Ebû Said El Hudri (r.a.) diyor ki: Ben bir gün fakir muhacirler topluluğu arasında oturuyordum. (Onların üzerlerinde avret yerleri hariç, vücutlarının tamamını örtecek kadar dahi elbiseleri yoktu.) Vücutlarının çıplak oluşundan dolayı bazıları diğerlerinin arkalarına gizleniyordu. Aralarından birisi Kur’an-ı Kerim okuyordu. O esnada Resûl-i Ekrem (s.a.v.) geldi ve yanımızda durdu. Peygamber (s.a.v.) gelince okuyan kişi sustu. Peygamberimiz (s.a.v.) selam verip, “Sizler ne yapıyordunuz?” diye sordu. “Allahu Tealâ’nın kelamını dinliyorduk” diye cevap verdik. Bunun üzerine Peygamber (s.a.v.), “Benim ümmetimden aralarında kendimi sabırla tutmam için emredildiğim insanları yaratan Allahu Teâlâ’ya hamd olsun” dedi. Sonra hepimize aynı uzaklıkta olarak tam ortamıza oturdu. Ondan sonra eliyle işaret ederek halka şeklinde oturmamızı söyledi. Sahabeler de halka yaparak oturdular. Hepsi yüzlerini Peygamber (s.a.v.)’e çevirdiler. Peygamber (s.a.v.) buyurdu ki: “Ey fakir muhacirler topluluğu, sizlere müjdeler olsun. Kıyamet gününde tam bir nura sahip olacaksınız ve Cennet’e zenginlerden yarım gün önce gireceksiniz. Bu yarım gün beş yüz seneye denk olacaktır”
Nitekim: Ahiretin bir günü dünyanın bin yılına eşittir Allahu Teâlâ şöyle buyuruyor:  “Muhakkak ki, Rabbinin nezdinde bir gün, sizin saymakta olduklarınızdan bin yıl gibidir.” (Hac s. 47) Bu sebeple hadiste yarım gün için “Beşyüz sene” ifadesi kullanılmıştır.

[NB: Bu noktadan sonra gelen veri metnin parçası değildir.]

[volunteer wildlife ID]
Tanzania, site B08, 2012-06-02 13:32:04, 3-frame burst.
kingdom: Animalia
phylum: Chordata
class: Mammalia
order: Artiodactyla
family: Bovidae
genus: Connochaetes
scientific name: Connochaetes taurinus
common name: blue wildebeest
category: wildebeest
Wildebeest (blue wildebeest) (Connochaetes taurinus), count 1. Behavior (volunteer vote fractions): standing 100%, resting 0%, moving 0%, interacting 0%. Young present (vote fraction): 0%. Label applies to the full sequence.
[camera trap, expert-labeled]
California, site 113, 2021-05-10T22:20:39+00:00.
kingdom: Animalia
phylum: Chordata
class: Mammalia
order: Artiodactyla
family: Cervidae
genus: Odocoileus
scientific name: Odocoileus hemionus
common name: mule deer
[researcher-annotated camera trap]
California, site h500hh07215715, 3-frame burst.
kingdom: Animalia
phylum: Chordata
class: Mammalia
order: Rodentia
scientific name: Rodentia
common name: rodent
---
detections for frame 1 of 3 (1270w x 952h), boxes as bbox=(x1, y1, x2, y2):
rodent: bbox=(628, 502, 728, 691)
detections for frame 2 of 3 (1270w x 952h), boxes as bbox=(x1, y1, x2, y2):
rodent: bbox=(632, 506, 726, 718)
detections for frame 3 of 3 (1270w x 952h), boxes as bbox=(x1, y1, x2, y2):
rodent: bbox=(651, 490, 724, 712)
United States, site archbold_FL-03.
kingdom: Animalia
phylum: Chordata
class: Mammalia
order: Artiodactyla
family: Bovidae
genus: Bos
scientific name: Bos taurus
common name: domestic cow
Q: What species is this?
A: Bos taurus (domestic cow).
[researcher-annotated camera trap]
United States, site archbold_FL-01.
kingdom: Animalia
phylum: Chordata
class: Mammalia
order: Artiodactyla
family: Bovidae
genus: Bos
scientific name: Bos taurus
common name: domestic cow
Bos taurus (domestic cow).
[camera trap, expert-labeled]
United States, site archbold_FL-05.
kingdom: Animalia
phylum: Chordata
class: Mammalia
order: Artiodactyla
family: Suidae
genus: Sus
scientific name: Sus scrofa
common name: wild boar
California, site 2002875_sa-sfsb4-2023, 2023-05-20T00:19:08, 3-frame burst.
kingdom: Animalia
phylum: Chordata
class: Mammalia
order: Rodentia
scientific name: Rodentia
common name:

Kur’an-ı Kerim okumanın fazileti pek çok hadislerde geçtiği gibi sınırsızdır. Bunun gibi Kur’an dinlemenin fazileti de bir çok hadislerde zikredilmektedir. Yukarıdaki hadisten anlaşıldığı gibi Peygamberlerin serdarı olan Peygamberimiz (s.a.v.)’e bile Kur’an okunan meclislere katılması emredilmiştir. Bundan daha büyük hangi fazilet olabilir?
Bazı alimler “Kur’an-ı Kerim’i dinlemek okumaktan daha üstündür, çünkü Kur’an-ı Kerim’i okumak sünnet, dinlemek farzdır. Farzın derecesi sünnetten üstündür” demişlerdir.